++++ PASSAGE GIVEN ++++

1. Now, can the department will allow me to amend the certificate for inclusion of “GTA”, and service tax payment made in “ Rent a Cab” head instead of “GTA” head.
2. Will the Department has power or rule to collect the entire tax which I have not collected in previous bill.
3. Will the Department will allow me to utilize the facility of abatement of 75% in previous bill i.e. F.Y. 2012-13 to F.Y.2013-2014 or 100% of service tax will be charged thereon. e.g. Gross Bill 100/- and service tax 12.36
/- or on 25% of bill value will be charged.
4. As such I have made a huge payment on 100% on gross value @ 12.36 % in this year without claiming any abatement. i.e after registration in head of “Rent a Cab” is there any provision to adjust the excess payment with my service tax demanded.
5. After Registration I have collected Service Tax e.g. Gross Value of Bill is Rs. 100/- and Service Tax 12.36/-"
 

Dear Anonymous,

pl note that your activity does not comes under either "Rent a Cab" or "GTA" ,  it is coming under the head of "supply of Tangiable Goods" or "Cargo Handling Service, both are attracts @ 12.36/-

as per your illustation you are saying that abatement, first of all , if it is under "GTA" means ST liability does not falls on Service provider (You), always it is on Receipient (in your case Factory) burden only.

 

Replies (2)

Dear Sathya,

                  1. First the nature of service provided by you is to be known:

a)GTA Service: As per section 65B(26) GTA means any person who provides service in relation to transport of goods by road and issues consignment note, by whatever name called.

b)Rent a Cab Service: As per clause (f) of section 66E of the Act, transfer of goods by way of hiring, leasing, licensing or in any manner without transfer of right to use such goods is specified as declared service, hence the activity of renting or hiring of motor vehicles to carry passengers is chargeable to service tax subject to the condition that right of possession and effective control is not transferred along with the vehicle.( Also refer the term “Motor Vehicle” as per Motor Vehicles Act 1988 and also there are some of the case laws w.r.t. the term “Motor Vehicles”)

c)Supply of Tangible Goods Service: “Taxable Service” means any service provided or to be provided to any person, by any other person in relation to supply of tangible goods including machinery, equipment and appliances for use, without transferring right of possession and effective control of such machinery, equipment and appliances as per Section 65 (105) (zzzzj) of Finance Act,1994.

Further it is to be noted that the board as issued the clarification through Circular DOF No. 334/01/2008-TRU dated 29.02.2008 that the excavators, wheel loaders, dump trucks, crawler carriers, compaction equipment, cranes, etc., offshore construction vessels & barges, geo-technical vessels, tug and barge flotillas, rigs and high value machineries are supplied for use, with no legal right of possession and effective control. Transaction of allowing another person to use the goods, without giving legal right of possession and effective control, not being treated as sale of goods, is treated as service.

++++

» **AIM**
In the service tax discussion above, which section defines GTA?

++++ DATASET ROWS ++++

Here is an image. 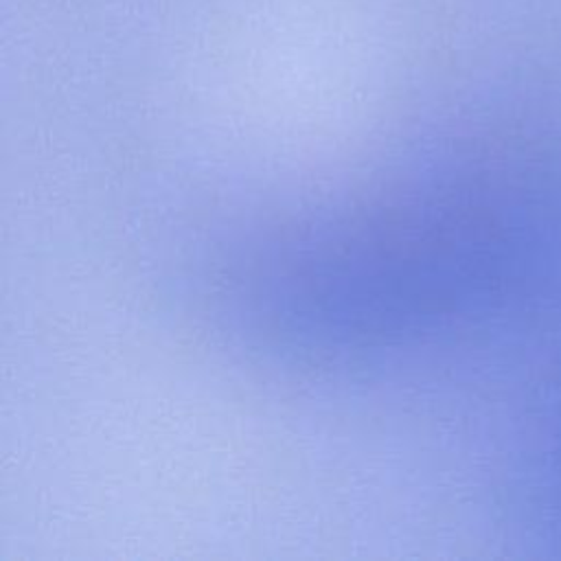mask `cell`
<instances>
[{
    "instance_id": "obj_1",
    "label": "cell",
    "mask_w": 561,
    "mask_h": 561,
    "mask_svg": "<svg viewBox=\"0 0 561 561\" xmlns=\"http://www.w3.org/2000/svg\"><path fill=\"white\" fill-rule=\"evenodd\" d=\"M530 208L495 182L390 195L278 243L250 294L300 351L364 353L480 316L526 265Z\"/></svg>"
}]
</instances>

++++

» **RESULT FOR THIS TASK**
Section 65B(26)